# TEXT SEGMENT:

┌──

The most famous midwife in Paris during the early 1600s was Madame Louise Bourgeois, who brought Louis XIII into the world. Here is Madame's Rx for breast cancer, according to A History of the Breast: “Take a half-pound of lard and dissolve it, a small amount of new wax, two ounces of pitch [tar], and from all of this make an ointment, with which you will plaster the breast once it has been lanced.”

Chemo 101

For many breast cancer patients, chemo is the next step after surgery. Chemo and radiation are both very intensive and their cumulative impact makes you tired, so doctors typically administer them separately. One advantage of leaving radiation for last is that it gives your breast more time to heal after surgery, but the order in which you receive the two may be a function of the policy of your hospital, or whether your cancer is estrogen-receptor positive. In some cases, chemo is given even before surgery to reduce the size of the tumor.

Chemo is a “systemic” treatment (because it travels throughout your system) that is administered either in pill form or through an IV (intravenous needle). There are different kinds of chemo and different chemo combinations, or “cocktails.” What they basically do is kill off fast-growing cells by interfering with the rogue cells' ability to divide. Cancer cells are fast-growing cells; unlike my own mathematical abilities, they divide and multiply with lightning speed. Eventually, they crowd out the normal cells, preventing the body from performing its necessary functions. Chemo singles out fast-growing cells and says to them, “Can't you read the sign? This is a no-dividing, no-multiplying zone! Move along!”

However, the chemo cannot differentiate between the “bad” fast-growing cells and the “good” fast-growing cells, which happen to be the ones in the digestive tract, the reproductive organs, the bone marrow (where new blood cells are manufactured), and the hair follicles. This explains some of chemo's famous side effects, like runny nose, upset stomach, low blood counts, and hair loss. The amount or type of side effects you get are not an indication of how and whether the chemo is working, but of how your body happens to respond under the circumstances.

Chemo is administered (generally on an out-patient basis) in “cycles,” meaning that the body gets to recover a bit (usually three or four weeks) before the next infusion. Shorter cycles are now possible using new bone marrow stimulants, but these are not considered standard at present. Four doses, then, would typically take about three months.

└──

# WHAT YOU WILL DO:
Please answer from the chemotherapy text: how does chemo kill off fast-growing cells?

# ENTRIES PROVIDED:
┌──

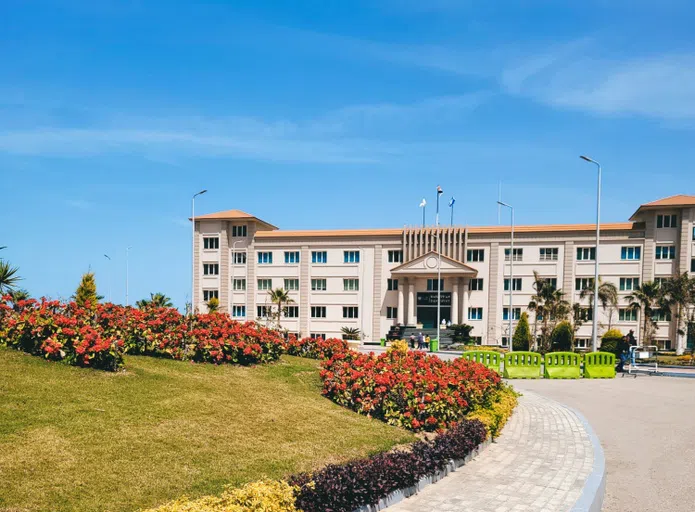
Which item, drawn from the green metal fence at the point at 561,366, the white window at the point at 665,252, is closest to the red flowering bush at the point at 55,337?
the green metal fence at the point at 561,366

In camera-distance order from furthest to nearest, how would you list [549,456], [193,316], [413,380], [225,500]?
[193,316], [413,380], [549,456], [225,500]

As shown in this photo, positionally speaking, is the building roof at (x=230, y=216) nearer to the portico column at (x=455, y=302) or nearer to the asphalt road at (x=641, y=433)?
the portico column at (x=455, y=302)

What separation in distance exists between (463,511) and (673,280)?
3997 centimetres

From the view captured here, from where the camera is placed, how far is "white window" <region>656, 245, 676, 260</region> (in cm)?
4535

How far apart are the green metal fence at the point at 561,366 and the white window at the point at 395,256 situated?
27984 millimetres

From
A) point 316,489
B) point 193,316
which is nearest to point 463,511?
point 316,489

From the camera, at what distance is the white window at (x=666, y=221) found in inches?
1788

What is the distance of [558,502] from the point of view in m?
7.55

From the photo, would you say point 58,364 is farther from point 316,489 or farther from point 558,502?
point 558,502

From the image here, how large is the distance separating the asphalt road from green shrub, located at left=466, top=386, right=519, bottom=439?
2.12 meters

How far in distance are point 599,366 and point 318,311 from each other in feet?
107

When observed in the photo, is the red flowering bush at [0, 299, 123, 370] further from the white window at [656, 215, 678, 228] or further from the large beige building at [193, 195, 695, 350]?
the white window at [656, 215, 678, 228]

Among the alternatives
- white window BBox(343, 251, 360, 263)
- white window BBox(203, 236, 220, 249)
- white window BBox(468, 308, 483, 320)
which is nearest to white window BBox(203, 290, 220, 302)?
white window BBox(203, 236, 220, 249)

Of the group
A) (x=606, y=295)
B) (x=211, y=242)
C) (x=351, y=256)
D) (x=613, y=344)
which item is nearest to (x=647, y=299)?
(x=606, y=295)
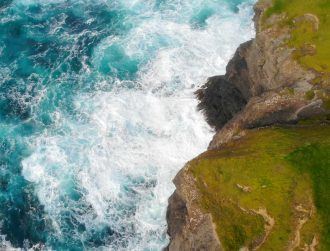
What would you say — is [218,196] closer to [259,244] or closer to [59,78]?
[259,244]

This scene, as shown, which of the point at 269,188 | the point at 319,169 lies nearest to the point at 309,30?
the point at 319,169

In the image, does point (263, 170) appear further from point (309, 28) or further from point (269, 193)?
point (309, 28)

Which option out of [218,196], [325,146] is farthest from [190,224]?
[325,146]

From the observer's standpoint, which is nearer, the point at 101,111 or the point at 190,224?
the point at 190,224

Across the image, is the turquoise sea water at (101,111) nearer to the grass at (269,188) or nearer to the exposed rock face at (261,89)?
the exposed rock face at (261,89)

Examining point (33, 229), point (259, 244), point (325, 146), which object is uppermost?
point (325, 146)

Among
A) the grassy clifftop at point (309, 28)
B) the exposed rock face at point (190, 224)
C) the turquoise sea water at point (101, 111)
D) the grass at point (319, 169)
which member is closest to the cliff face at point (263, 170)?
the exposed rock face at point (190, 224)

└──

# RESPONSE TO THE TASK:
It interferes with the rogue cells' ability to divide.